**What to do**
Emit the line that holds "At what distance from the photographer" and all lines following it through the end of the data, verbatim, and nothing else.

[Questions about scene geometry]
※
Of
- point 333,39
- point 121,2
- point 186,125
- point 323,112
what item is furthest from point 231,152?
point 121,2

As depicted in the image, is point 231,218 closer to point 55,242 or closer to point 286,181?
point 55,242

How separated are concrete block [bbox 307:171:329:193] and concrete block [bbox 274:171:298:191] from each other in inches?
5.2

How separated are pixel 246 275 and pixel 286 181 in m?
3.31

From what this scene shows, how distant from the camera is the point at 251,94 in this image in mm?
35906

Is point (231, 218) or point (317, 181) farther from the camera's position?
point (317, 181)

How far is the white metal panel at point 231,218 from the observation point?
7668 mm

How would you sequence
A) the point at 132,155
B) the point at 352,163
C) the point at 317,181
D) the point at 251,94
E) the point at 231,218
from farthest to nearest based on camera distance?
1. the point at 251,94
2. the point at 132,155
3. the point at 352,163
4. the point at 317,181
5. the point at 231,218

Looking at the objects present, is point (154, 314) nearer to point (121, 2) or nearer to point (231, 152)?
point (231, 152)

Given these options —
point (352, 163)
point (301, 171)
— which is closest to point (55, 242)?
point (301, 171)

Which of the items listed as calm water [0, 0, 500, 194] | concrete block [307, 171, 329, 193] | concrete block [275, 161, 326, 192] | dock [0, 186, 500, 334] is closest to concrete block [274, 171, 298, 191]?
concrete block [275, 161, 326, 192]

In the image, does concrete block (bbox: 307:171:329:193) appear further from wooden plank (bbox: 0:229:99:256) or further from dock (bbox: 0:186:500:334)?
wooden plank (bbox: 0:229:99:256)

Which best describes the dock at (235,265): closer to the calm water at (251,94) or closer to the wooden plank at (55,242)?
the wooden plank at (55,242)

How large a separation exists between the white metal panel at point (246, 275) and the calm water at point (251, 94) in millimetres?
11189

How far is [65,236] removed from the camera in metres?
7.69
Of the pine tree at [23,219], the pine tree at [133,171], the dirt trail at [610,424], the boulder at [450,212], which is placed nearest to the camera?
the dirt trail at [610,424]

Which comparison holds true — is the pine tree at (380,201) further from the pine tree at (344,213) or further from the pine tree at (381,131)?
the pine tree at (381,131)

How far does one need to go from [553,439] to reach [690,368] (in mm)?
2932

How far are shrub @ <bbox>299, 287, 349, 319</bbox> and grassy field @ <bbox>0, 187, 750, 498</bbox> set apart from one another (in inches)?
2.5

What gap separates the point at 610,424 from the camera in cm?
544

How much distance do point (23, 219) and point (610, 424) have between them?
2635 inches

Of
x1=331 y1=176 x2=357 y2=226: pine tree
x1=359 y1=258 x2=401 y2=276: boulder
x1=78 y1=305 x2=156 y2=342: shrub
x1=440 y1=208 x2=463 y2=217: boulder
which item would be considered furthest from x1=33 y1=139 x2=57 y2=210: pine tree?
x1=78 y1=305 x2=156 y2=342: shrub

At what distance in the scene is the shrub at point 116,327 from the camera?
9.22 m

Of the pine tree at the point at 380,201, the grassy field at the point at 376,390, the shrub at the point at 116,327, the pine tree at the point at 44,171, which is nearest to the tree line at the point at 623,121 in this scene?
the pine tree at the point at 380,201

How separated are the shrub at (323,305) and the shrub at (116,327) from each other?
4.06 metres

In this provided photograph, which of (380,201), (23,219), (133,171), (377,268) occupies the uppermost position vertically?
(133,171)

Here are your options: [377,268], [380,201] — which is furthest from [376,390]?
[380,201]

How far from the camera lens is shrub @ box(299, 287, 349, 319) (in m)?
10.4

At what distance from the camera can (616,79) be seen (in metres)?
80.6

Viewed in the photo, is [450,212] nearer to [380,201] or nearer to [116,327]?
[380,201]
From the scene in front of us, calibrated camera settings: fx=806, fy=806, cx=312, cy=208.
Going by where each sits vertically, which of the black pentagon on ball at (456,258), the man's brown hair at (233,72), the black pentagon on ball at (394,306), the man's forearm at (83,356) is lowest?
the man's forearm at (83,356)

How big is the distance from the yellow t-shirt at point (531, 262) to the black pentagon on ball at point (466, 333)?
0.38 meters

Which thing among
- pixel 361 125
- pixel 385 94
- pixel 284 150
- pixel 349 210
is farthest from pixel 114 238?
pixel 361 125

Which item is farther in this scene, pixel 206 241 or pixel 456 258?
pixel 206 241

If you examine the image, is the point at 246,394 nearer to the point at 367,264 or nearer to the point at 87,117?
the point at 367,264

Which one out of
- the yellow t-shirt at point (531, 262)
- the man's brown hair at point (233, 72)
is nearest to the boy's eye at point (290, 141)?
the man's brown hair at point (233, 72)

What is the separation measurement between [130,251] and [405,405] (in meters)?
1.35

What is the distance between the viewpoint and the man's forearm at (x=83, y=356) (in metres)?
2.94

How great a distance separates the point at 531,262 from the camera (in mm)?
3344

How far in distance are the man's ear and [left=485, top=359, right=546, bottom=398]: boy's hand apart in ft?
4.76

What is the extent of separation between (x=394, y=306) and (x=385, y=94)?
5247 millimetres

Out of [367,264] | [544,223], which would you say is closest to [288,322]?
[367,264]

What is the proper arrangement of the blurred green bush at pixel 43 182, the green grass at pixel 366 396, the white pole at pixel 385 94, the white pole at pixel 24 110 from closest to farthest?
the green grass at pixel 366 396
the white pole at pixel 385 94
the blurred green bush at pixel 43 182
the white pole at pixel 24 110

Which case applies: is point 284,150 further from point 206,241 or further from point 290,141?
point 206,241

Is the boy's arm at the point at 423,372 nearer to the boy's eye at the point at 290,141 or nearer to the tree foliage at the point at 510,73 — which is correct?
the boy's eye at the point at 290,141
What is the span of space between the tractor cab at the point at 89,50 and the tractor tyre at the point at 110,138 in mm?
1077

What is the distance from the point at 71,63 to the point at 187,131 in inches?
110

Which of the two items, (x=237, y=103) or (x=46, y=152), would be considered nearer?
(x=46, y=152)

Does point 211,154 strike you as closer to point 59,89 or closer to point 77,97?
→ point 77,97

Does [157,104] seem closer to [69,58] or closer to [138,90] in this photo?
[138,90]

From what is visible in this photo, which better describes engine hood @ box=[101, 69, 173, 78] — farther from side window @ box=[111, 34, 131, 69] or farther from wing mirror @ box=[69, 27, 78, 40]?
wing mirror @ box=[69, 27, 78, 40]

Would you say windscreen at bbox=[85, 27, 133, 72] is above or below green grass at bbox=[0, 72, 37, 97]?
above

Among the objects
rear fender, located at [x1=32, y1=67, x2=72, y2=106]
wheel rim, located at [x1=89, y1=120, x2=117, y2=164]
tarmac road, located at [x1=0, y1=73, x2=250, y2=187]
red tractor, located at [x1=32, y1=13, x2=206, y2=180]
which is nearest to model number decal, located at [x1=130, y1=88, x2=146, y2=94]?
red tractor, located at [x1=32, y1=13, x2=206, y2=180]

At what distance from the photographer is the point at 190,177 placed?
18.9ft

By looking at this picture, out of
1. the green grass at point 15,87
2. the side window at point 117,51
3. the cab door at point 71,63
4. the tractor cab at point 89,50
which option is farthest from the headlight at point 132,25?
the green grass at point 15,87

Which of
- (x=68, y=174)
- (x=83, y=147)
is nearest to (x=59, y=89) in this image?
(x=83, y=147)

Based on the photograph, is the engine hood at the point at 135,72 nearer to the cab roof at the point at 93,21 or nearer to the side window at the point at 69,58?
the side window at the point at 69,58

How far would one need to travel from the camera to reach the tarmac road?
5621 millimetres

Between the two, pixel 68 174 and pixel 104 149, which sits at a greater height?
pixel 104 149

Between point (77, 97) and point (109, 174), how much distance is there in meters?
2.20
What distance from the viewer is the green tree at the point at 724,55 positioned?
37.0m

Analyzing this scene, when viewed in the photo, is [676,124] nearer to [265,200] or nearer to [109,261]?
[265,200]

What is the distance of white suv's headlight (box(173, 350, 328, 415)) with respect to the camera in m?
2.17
※
**Solution for this task**
At what distance from the photographer is the point at 190,177 placed?
18.9ft

By looking at this picture, out of
1. the green grass at point 15,87
2. the side window at point 117,51
3. the cab door at point 71,63
4. the tractor cab at point 89,50
which option is farthest from the headlight at point 132,25?
the green grass at point 15,87

Which of
- (x=68, y=174)
- (x=83, y=147)
is nearest to (x=59, y=89) in this image?
(x=83, y=147)

Based on the photograph, is the engine hood at the point at 135,72 nearer to the cab roof at the point at 93,21 or nearer to the side window at the point at 69,58?
the side window at the point at 69,58

How far would one need to travel from the camera to reach the tarmac road?
5621 millimetres

Between the two, pixel 68 174 and pixel 104 149, which sits at a greater height?
pixel 104 149

Between point (77, 97) and point (109, 174), how much distance is there in meters?
2.20
What distance from the viewer is the green tree at the point at 724,55 positioned?
37.0m

Analyzing this scene, when viewed in the photo, is [676,124] nearer to [265,200] or nearer to [109,261]?
[265,200]

What is the distance of white suv's headlight (box(173, 350, 328, 415)) with respect to the camera in m?
2.17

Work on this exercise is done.